*DATASET EXCERPTS*
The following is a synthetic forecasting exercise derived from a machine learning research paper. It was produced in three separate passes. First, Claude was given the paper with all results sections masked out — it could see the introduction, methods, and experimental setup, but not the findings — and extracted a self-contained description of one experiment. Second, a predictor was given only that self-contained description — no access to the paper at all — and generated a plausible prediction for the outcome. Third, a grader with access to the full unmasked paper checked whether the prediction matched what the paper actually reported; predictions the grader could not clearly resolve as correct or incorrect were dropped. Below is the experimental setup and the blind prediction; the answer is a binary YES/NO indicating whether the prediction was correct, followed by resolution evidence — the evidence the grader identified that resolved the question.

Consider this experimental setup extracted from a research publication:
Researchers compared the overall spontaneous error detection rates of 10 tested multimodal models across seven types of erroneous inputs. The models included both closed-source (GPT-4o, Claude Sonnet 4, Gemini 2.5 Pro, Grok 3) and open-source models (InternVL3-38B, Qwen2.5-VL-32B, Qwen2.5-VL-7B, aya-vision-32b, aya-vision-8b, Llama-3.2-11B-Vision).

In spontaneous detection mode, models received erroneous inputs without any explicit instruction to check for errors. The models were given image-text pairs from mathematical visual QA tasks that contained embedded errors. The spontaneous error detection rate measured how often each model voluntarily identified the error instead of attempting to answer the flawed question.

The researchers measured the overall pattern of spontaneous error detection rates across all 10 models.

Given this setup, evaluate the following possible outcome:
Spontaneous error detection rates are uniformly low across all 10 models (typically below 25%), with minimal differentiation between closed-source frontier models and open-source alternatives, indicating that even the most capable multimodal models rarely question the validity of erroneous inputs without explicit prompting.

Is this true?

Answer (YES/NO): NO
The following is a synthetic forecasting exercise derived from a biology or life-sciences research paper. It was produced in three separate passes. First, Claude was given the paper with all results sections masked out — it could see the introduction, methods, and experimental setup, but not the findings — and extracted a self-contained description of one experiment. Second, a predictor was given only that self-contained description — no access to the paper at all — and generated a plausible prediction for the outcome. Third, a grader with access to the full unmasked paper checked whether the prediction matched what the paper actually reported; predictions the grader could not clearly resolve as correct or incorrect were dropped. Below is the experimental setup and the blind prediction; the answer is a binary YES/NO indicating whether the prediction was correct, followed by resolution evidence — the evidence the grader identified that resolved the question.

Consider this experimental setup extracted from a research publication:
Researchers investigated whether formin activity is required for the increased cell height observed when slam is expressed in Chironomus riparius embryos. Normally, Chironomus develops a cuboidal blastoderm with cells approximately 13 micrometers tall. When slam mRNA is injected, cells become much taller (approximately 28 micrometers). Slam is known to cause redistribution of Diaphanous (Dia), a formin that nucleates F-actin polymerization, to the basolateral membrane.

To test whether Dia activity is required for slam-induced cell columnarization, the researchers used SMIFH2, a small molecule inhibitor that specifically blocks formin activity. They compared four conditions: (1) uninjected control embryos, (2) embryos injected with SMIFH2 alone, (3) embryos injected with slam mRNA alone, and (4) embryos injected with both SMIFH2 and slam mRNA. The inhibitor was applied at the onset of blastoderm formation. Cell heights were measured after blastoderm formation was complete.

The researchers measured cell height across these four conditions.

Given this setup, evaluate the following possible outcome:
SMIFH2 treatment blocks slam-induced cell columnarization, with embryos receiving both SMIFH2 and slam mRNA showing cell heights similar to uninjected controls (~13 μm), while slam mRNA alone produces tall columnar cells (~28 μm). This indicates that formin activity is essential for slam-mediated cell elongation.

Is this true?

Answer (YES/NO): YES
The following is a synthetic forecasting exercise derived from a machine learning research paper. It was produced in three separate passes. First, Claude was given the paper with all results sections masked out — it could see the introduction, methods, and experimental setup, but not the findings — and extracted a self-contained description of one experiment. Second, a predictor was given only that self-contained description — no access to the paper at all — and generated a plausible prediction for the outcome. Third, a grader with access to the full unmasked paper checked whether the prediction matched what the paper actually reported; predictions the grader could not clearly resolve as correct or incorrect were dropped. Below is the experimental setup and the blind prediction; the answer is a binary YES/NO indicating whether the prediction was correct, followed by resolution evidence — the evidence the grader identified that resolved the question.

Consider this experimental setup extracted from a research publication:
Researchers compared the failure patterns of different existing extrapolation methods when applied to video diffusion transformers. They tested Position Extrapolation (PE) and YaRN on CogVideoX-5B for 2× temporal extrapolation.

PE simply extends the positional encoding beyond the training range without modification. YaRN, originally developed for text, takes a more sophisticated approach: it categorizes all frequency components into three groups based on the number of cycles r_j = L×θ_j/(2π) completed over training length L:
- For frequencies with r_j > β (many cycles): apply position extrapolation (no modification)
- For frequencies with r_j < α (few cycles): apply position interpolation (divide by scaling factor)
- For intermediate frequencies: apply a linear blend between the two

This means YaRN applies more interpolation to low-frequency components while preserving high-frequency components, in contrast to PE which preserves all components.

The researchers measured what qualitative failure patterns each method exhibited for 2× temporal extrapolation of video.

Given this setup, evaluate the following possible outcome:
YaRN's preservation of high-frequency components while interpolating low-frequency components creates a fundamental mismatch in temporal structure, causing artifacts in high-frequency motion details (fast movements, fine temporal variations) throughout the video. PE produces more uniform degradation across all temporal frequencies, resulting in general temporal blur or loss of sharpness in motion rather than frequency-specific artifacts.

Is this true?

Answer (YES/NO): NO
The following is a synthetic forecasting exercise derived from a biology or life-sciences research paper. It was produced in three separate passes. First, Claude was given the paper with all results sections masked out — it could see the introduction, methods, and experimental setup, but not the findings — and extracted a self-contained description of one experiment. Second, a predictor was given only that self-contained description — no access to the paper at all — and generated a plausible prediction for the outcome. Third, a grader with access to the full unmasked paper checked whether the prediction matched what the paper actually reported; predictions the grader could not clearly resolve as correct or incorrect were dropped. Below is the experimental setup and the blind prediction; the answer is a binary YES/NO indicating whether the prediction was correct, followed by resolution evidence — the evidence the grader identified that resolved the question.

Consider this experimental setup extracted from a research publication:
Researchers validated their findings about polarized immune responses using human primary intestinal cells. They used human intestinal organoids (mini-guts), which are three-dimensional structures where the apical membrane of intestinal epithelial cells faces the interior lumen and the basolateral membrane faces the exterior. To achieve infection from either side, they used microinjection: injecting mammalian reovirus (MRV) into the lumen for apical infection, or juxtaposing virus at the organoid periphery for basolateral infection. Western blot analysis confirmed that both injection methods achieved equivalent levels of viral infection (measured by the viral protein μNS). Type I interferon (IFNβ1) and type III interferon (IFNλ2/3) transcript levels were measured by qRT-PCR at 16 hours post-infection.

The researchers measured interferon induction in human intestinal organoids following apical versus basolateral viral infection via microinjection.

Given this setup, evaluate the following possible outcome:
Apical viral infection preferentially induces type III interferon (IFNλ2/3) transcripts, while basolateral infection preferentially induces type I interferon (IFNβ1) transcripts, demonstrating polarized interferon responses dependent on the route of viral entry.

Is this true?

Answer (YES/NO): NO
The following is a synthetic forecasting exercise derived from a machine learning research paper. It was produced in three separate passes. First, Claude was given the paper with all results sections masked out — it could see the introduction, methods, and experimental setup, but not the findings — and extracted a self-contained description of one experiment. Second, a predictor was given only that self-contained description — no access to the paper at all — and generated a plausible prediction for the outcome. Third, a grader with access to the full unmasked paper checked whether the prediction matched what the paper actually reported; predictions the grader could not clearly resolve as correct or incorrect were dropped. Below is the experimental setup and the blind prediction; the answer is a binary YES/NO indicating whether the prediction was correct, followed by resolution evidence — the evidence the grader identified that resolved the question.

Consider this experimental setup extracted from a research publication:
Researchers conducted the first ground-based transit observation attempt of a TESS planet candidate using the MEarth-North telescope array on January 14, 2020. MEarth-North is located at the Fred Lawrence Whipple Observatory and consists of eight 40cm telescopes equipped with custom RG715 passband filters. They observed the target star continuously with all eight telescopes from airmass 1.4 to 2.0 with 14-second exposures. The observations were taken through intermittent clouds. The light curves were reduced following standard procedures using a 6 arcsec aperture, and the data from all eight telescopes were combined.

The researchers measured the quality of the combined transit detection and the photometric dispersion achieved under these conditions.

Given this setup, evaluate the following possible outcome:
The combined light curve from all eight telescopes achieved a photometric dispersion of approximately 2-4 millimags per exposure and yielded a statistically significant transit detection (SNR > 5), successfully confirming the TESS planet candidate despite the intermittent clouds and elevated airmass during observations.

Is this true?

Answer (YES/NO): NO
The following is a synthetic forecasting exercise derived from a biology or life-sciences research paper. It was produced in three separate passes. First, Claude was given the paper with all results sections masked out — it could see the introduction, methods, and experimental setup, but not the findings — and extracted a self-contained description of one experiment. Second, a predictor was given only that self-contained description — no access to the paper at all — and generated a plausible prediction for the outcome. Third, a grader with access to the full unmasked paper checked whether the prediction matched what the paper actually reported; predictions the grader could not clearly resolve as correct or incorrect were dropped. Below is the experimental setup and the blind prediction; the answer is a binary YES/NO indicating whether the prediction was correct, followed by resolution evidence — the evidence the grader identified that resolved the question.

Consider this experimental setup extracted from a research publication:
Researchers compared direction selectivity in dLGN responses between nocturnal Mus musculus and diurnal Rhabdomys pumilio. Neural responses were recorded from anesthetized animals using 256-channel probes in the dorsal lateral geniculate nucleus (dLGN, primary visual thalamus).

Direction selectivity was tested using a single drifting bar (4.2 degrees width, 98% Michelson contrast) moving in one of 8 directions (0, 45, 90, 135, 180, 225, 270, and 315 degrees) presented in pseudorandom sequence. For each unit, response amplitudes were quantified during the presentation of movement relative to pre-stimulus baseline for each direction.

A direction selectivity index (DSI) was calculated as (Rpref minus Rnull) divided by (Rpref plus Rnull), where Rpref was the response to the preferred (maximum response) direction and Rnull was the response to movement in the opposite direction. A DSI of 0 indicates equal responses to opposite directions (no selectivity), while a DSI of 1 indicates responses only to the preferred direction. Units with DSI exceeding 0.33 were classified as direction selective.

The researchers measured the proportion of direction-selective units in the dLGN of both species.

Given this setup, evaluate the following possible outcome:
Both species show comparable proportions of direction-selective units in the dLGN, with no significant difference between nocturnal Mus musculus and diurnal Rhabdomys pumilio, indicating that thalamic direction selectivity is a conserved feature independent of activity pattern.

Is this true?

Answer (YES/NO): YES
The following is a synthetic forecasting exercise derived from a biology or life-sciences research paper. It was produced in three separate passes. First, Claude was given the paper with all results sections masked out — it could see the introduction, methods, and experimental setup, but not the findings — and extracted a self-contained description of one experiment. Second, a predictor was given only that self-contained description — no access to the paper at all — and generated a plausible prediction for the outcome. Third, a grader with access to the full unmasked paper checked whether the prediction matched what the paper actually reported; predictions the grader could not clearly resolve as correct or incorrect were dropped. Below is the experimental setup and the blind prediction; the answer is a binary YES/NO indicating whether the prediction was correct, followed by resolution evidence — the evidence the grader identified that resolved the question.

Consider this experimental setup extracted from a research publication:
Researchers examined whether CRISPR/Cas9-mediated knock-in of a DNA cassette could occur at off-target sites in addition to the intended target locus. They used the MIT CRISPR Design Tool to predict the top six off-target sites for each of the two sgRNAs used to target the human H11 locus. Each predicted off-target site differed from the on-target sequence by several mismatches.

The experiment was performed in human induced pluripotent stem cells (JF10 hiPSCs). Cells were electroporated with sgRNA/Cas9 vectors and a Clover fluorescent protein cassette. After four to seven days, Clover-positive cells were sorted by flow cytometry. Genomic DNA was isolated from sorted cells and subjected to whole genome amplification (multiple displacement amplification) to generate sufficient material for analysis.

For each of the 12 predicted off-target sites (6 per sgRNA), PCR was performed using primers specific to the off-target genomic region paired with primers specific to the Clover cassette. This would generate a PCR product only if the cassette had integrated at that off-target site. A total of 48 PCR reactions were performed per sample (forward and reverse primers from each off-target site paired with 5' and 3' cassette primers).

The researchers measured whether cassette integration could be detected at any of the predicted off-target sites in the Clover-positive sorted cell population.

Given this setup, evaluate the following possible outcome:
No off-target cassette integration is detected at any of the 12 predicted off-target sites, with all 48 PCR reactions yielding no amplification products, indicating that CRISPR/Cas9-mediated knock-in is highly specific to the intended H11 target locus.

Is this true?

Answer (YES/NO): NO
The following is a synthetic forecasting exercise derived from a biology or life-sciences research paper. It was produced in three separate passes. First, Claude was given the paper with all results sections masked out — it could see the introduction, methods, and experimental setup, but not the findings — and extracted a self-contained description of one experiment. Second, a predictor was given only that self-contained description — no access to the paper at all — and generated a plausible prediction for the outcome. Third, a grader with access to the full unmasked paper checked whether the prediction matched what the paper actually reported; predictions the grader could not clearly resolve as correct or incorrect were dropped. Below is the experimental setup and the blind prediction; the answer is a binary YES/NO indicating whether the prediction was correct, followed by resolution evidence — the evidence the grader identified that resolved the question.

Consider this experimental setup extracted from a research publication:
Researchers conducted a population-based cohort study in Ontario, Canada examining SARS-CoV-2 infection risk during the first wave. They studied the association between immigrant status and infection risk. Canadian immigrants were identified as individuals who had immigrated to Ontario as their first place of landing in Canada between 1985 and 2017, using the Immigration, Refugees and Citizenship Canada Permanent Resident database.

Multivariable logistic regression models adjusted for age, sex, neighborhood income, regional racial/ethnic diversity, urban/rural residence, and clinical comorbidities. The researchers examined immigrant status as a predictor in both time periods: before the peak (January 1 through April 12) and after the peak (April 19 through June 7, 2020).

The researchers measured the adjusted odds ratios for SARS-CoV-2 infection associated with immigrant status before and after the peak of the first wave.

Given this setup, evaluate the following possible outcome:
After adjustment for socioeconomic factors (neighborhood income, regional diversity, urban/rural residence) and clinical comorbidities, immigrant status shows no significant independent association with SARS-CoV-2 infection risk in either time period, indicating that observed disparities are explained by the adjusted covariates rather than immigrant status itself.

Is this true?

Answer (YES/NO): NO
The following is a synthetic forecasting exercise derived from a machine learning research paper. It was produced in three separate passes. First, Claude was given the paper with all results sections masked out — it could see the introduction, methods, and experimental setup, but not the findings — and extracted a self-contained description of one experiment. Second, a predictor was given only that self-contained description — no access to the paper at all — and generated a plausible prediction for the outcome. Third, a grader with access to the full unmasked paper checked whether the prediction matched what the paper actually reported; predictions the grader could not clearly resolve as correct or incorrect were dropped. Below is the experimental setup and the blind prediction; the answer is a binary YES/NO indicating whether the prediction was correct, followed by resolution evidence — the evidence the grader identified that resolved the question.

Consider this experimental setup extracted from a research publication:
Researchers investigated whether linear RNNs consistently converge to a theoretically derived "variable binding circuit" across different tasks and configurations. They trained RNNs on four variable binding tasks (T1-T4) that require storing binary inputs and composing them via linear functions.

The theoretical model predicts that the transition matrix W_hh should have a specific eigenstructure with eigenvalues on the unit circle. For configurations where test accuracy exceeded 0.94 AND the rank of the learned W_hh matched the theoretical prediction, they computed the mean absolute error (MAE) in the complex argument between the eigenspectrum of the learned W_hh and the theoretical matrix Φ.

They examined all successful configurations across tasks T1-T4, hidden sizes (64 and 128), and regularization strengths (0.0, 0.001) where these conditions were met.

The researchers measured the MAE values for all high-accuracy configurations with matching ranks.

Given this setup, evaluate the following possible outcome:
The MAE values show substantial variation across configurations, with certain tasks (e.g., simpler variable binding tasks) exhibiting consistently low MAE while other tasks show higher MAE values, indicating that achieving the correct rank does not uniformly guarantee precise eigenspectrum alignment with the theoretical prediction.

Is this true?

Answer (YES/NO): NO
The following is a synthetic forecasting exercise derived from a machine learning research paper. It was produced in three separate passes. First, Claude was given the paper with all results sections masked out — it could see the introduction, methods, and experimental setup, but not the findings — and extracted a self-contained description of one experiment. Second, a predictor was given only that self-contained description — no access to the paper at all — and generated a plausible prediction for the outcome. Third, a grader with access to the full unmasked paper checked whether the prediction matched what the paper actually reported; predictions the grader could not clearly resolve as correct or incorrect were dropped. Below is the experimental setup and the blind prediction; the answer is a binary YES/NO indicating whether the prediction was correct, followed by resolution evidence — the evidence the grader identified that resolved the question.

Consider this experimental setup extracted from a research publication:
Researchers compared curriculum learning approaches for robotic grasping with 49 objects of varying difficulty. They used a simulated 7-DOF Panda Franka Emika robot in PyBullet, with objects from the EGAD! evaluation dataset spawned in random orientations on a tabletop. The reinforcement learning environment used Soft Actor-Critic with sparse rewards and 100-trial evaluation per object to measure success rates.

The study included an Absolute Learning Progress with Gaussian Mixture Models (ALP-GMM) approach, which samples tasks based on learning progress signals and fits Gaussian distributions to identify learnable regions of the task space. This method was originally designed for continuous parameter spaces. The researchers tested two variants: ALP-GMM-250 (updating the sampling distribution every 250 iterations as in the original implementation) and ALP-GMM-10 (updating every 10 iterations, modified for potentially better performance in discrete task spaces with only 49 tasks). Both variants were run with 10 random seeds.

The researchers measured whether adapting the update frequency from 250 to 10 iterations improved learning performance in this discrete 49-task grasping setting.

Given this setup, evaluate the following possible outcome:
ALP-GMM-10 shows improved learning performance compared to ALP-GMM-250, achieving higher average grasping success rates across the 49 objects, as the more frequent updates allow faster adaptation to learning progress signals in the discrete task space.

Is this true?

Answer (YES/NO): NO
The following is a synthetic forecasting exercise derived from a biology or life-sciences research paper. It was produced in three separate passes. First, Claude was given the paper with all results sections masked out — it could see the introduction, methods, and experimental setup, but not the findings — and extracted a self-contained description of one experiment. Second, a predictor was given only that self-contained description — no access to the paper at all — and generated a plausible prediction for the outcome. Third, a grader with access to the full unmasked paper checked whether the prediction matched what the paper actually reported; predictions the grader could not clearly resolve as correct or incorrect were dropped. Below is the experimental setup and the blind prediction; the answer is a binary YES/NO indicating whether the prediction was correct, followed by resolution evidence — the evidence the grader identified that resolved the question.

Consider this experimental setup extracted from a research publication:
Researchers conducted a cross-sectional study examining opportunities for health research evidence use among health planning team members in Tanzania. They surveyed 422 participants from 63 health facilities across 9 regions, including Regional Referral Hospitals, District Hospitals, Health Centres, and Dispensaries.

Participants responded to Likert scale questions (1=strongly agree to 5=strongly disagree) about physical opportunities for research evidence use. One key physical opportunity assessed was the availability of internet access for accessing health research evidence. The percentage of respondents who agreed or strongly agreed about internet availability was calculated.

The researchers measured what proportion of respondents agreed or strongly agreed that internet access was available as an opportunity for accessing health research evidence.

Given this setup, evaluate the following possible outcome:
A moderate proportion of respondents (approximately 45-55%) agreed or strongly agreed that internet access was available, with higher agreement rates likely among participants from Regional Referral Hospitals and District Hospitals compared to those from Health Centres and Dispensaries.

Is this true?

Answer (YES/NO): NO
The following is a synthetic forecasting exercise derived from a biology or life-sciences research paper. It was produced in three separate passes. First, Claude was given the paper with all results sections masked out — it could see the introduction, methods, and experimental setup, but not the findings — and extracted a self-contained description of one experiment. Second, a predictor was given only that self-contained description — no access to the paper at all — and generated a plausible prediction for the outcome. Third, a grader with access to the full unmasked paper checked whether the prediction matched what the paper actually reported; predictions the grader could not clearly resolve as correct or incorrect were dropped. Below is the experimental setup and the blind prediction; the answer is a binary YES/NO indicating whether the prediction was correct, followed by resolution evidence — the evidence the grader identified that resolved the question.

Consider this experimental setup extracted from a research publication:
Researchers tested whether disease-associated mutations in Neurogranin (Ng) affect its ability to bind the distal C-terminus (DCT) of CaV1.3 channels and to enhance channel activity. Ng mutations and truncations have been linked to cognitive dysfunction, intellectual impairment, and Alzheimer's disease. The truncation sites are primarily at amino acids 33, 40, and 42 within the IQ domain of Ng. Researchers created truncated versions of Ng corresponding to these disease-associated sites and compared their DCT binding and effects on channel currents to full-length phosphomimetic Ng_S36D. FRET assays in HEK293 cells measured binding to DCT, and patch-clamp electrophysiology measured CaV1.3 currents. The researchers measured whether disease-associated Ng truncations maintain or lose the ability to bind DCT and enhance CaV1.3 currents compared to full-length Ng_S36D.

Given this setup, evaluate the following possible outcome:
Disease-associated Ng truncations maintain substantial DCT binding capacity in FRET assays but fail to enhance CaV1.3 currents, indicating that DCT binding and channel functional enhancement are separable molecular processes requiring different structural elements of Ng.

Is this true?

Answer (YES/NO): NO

*TASK TO COMPLETE*
A complete answer gives every line of the records holding "integration".

*ANSWER AREA*
The researchers measured whether cassette integration could be detected at any of the predicted off-target sites in the Clover-positive sorted cell population.
No off-target cassette integration is detected at any of the 12 predicted off-target sites, with all 48 PCR reactions yielding no amplification products, indicating that CRISPR/Cas9-mediated knock-in is highly specific to the intended H11 target locus.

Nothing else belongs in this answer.